If you want results,  get dissatisfied

The stronger the vision, the bigger the goal, the more exciting the ambition, or the more aspiring the hope, the more likely you are to feel dissatisfaction with the status quo.

If you want to get sold on your vision, work on getting REALLY dissatisfied with the way things are. Put a bit of shoulder behind it. Get a reason to change.

Please don’t confuse dissatisfaction with unhappiness. They are quite different. Dissatisfaction is a healthy and constructive state of mind. It’s the source of creative genius, and it can propel us to change something for the greater good. On the other hand, unhappiness, sadness, and melancholy, if left unresolved, can lead to depression, illness, and a litany of other dysfunctional and, at times, debilitating outcomes for ourselves and those around us. Clinical depression is best addressed by a qualified medical professional. Transient unhappiness occurs to all of us at one time or another. It can occur when we suffer personal setback, experience criticism, or compare ourselves, our achievements, and our possessions too closely with someone else we think has been cut a better deal. I find this latter type of unhappiness easily rectified through a few simple techniques:

  • Write down a list of everything you are grateful for
  • Every day, remind yourself of this list and whatever else has come into your life that day to be thankful for
  • Remember and focus on what you have already achieved
  • Ask close friends and loved ones to remind you of how wonderful you are, and repay them in kind
  • Remember a time when you felt really happy and re-visit what you felt then
  • Take time out to do something that you love, such as interacting with loved ones, playing with your pets, or working at a hobby

Personal happiness CAN coexist with a sense of dissatisfaction with the status quo. History shows this to be true. It is very interesting to observe how dissatisfaction has played a part in the story of great human achievement. The more significant the achievement, the greater was the dissatisfaction with the status quo.

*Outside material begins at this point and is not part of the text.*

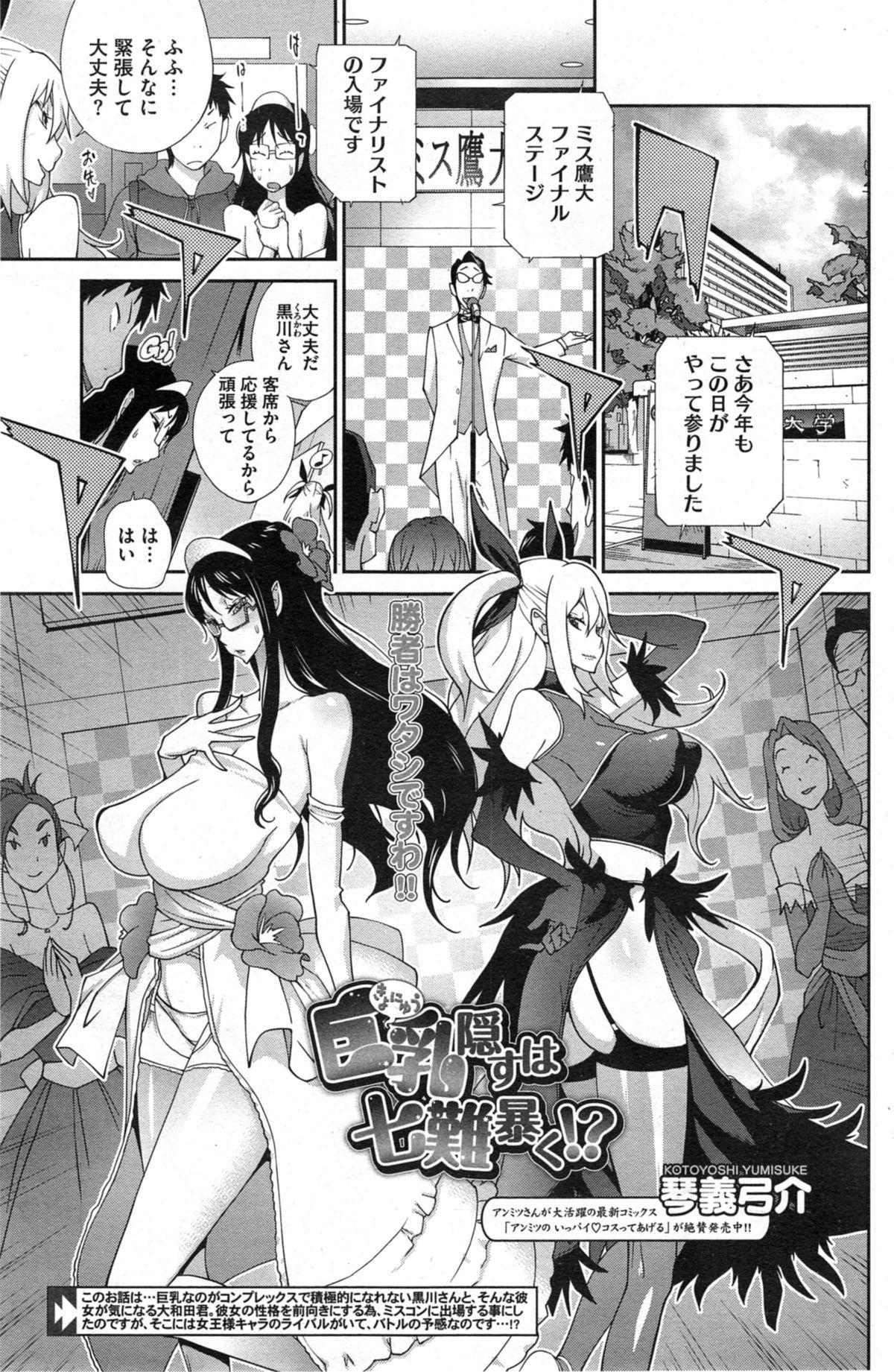 Kyonyuu Kakusu wa Sichinan Abaku Ch.1-7 120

In 1953, New Zealand climber Sir Edmund Hillary and Nepali Sherpa guide and mountaineer Tenzing Norgay became the first humans to successfully climb Mt. Everest after seven previous attempts by others (including Tenzing) had failed.

Australian Steve Irwin was driven by his dissatisfaction with the world’s poor capacity to protect endangered wildlife. His legacy continues with wife Terry and daughter Bindi, who have earned international recognition as wildlife warriors.

The story of human achievement is rich with similar examples. In short, if you want better results, take off the rose-coloured glasses for a moment and get dissatisfied with the status quo.